■ **Document passage**
------------------------------------------------------------------------
The DE Quick Start tutorial provides an introduction to basic DE functionality and navigation.
Rationale and background:
BWA: Fast and accurate short read alignment with Burrows-Wheeler Transform
Li H. and Durbin R.
Bioinformatics 2009; 25:1754-60. [PMID: 19451168]
BWA is a software package for mapping low-divergent sequences against a large reference genome, such as the human genome. It first needs to construct the FM-index for the reference genome (the index command) and then invoked with different sub-commands for alignment algorithms, BWA-backtrack, BWA-SW, and BWA-MEM. BWA-MEM is the latest algorithm and generally recommended for high-quality queries as it is faster and more accurate. The algorithm supports both single (SR) and paired-end (PE) reads and performs chimeric alignment. It is applicable to a wide range of query sequences, 70bp-1Mbp, and has better performance than BWA-backtrack for 70-100bp Illumina reads.
This AGAVE/DE app wraps bwa-index and bwa-mem modules of BWA for ChIP-Seq workflow but not limited to. It takes fastq files as inputs and produces alignments in SAM/BAM format.
- A CyVerse account. (Register for an CyVerse account here - user.cyverse.org)
- Mandatory arguments
- Sequences folder for protein of interest (Note: the files could be in FASTA or FASTQ format but should be named including reads end information for PE reads, e.g., test_R1.fq and test_R2.fq)
- Sequences folder for background control (Same as b)
- Reference genome sequence in FASTA format
- Read type: SR vs PE
- Optional arguments:
- Minimum score: Don’t output alignments with score lower than INT
- Type of sequencing reads: Illumina, PacBio, Oxford Nanopore, Intra-species contains to ref
- Sort method for BAM: Sort alignments by leftmost coordinates, or by read name
- Mark shorter split: Mark shorter split hits as secondary (for Picard compatibility)
- Sam output: keep or purge the alignments in SAM
The following test data are provided for testing BWA-index-mem here /iplant/home/xiaofei_iplant/Sorghum_chr8/chr8_test:
G3_P_K4me3_rep1_chr8_R1.fq and G3_P_K4me3_rep1_chr8_R1.fq
G3_P_K4me3_rep2_chr8_R1.fq and G3_P_K4me3_rep2_chr8_R1.fq
G3_P_H3_rep1_chr8_R1.fq and G3_P_H3_rep1_chr8_R2.fq
G3_P_H3_rep2_chr8_R1.fq and G3_P_H3_rep2_chr8_R2.fq
Successful execution of the BWA-index-mem assessment pipeline will create a directory named out for each sample. The directory will contain SAM/BAM files for both samples of protein of interest and background input, which can be further processed for downstream analysis and visualization.
*SAM folders are optional to keep or not.
------------------------------------------------------------------------
■ **Data**
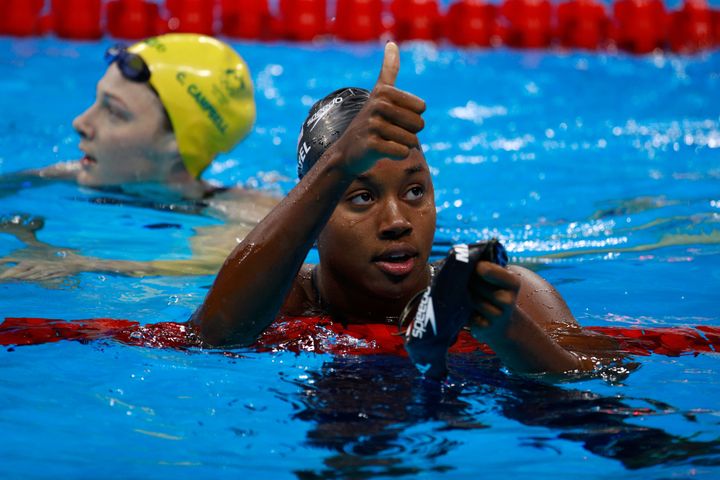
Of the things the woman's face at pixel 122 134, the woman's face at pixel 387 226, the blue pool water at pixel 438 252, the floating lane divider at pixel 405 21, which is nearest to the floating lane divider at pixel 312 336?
the blue pool water at pixel 438 252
------------------------------------------------------------------------
■ **Try it**
According to the BWA-index-mem documentation, what is the name of the directory created for each sample when the pipeline runs successfully?

■ **Finished exercise**
out